Instructions to follow: From the material below, set down exactly the lines that run from the one containing "Angry Dog Showing Teeth" to the one containing "cat spoke, it", minus the pictures.

Provided data:

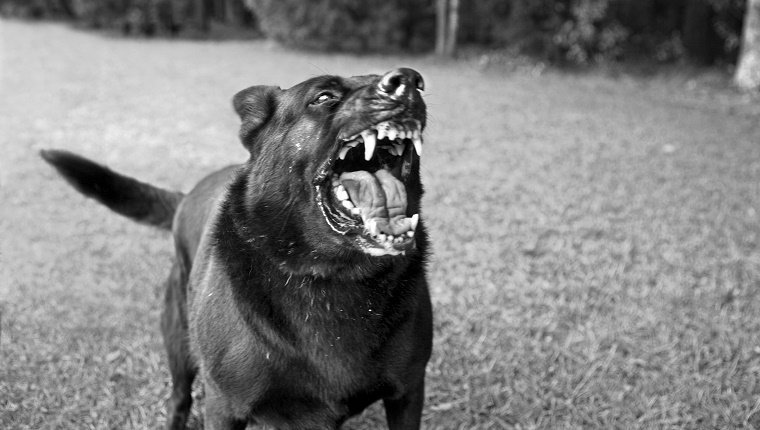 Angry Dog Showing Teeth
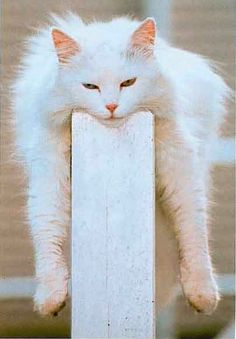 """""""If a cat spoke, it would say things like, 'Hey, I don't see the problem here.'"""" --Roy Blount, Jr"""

==

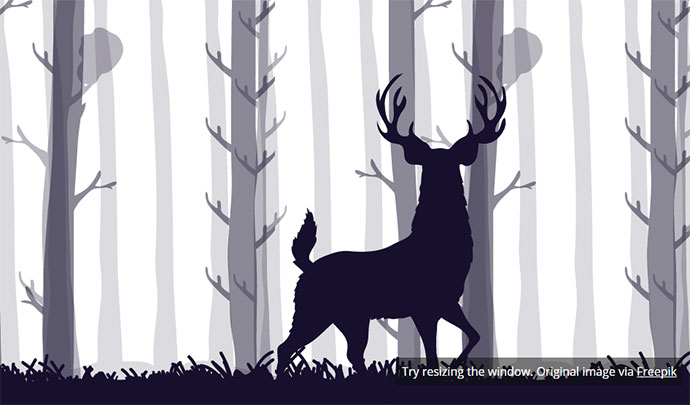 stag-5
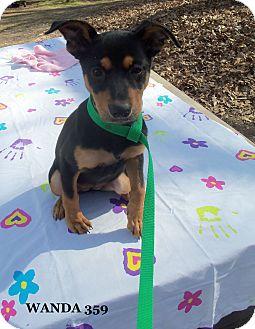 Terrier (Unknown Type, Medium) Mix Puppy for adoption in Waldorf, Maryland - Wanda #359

Expected answer:
 Angry Dog Showing Teeth
 """""""If a cat spoke, it would say things like, 'Hey, I don't see the problem here.'"""" --Roy Blount, Jr"""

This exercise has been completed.